Proposing rent control is a lazy excuse for meaningful housing policy discussion. Not only is it politically untenable, but it’s plainly poor policy. The rental market is too variable and unwieldy for any central body to attempt to set a cap. Just look at the dramatic differences between high-demand, urban markets like Wellington and Auckland as opposed to regional areas. Added to that is the massive variances between rental properties in terms of quality, size, style, and number of services included. Well-informed landlords responding to market trends remain the best way to set competitive and fair prices.

This is why myRent was glad to see Minister Twyford effectively rule out rent control as a reform the Ardern-Peters government would consider. Price controls would be a populist, short term solution ultimately only exacerbating the underlying problem of affordability while actively discouraging existing landlords from improving their properties and deterring prospective investors from entering the market. The acute undersupply of housing is the core issue from which all other affordability problems flow. Only by opening up more existing stock to rent and promoting more home-building will affordability be solved at a structural level.

myRent is, however, optimistic about some of the more marginal reforms proposed by Twyford. A ban on ‘rent bidding’, though potentially difficult to implement, is a good proposal to stop unscrupulous landlords exploiting prospective tenants. Increasing the regularity of rental increases from 6 to 12 months would also be a positive move to increase renters’ certainty while also bringing New Zealand into line with most Australian states. As would the mandatory inclusion of a formula in tenancy agreements for calculating rent increases. A cap (or outright ban) on letting fees may also reduce the impact of property managers who disregard tenants’ rights.

We would also like to see a simplification of notice periods and reasons for termination - the current law is not only vague, but also inconsistent and complicated in the differences between fixed term and periodic tenancies.

Making rental properties safer

One factor that may yet put more pressure on rental prices is the impending compulsory insulation standards. Reforms to the Residential Tenancies Act in 2016 gave landlords a 3 year grace period to comply with minimum requirements, with the deadline being 1 July 2019. It remains uncertain just how many more rental properties will require major insulation upgrades or refits and how the associated costs may affect prices. A mad rush to complete work over the next 16 months may mean professional installers increase the prices, which will inevitably be passed onto renters.

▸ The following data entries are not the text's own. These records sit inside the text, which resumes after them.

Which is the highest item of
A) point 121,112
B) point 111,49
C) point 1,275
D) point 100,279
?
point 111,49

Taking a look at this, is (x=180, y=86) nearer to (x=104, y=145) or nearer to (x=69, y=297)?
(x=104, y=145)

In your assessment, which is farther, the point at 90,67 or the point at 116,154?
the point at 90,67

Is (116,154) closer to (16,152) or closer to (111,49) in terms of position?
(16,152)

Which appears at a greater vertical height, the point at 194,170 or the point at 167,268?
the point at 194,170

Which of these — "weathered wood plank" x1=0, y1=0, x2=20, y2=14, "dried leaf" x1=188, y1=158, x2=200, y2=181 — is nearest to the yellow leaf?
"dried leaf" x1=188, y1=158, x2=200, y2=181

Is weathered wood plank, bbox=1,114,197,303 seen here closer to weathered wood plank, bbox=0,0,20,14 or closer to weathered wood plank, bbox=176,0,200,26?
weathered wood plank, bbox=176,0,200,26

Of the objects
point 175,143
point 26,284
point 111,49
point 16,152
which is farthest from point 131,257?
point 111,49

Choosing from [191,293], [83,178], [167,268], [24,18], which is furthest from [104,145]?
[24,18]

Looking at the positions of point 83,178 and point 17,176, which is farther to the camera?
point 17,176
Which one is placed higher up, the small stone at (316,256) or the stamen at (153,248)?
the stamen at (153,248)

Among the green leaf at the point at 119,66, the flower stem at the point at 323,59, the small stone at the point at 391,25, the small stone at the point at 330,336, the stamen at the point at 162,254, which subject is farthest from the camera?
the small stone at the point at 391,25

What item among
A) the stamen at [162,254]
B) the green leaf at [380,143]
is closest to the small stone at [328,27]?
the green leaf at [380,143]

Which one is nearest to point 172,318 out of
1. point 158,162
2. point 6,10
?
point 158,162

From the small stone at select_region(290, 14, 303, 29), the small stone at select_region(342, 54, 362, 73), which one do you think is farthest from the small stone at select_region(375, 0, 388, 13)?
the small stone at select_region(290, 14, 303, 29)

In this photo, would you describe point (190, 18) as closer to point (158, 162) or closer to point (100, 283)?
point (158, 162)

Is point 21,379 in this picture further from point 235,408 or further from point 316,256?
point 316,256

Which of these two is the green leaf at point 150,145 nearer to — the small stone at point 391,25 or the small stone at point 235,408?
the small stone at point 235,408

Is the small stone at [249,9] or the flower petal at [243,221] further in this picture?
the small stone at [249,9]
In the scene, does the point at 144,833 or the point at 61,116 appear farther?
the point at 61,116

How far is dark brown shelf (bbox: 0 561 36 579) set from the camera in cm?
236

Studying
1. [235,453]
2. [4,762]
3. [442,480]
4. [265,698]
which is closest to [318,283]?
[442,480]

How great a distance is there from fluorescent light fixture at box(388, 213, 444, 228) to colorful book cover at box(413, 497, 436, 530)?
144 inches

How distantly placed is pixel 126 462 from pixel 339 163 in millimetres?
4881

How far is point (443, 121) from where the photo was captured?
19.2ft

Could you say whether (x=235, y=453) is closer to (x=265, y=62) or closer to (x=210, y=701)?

A more significant reform that has been mooted is the introduction of a nationwide ‘Warrant of Fitness’ test for all rental properties, mirroring the voluntary program in Wellington. Such a program would effectively impose a licensing system on landlords, obliging them to comply with certain minimum standards before being allowed to rent their property. This would constitute a significant disruption of private property rights, with property owners prevented from exercising their right to let property unless they meet a government standard. If this reform was ever implemented, the standard and compliance processes would need to be thoroughly interrogated before it would enjoy the support of property owners.

2018 could become one of the most significant years of reform for the New Zealand property market in recent decades. myRent encourages property owners and renters to approach the year with optimism and good will to improve the rental market for everyone while also solving underlying issues such as affordability.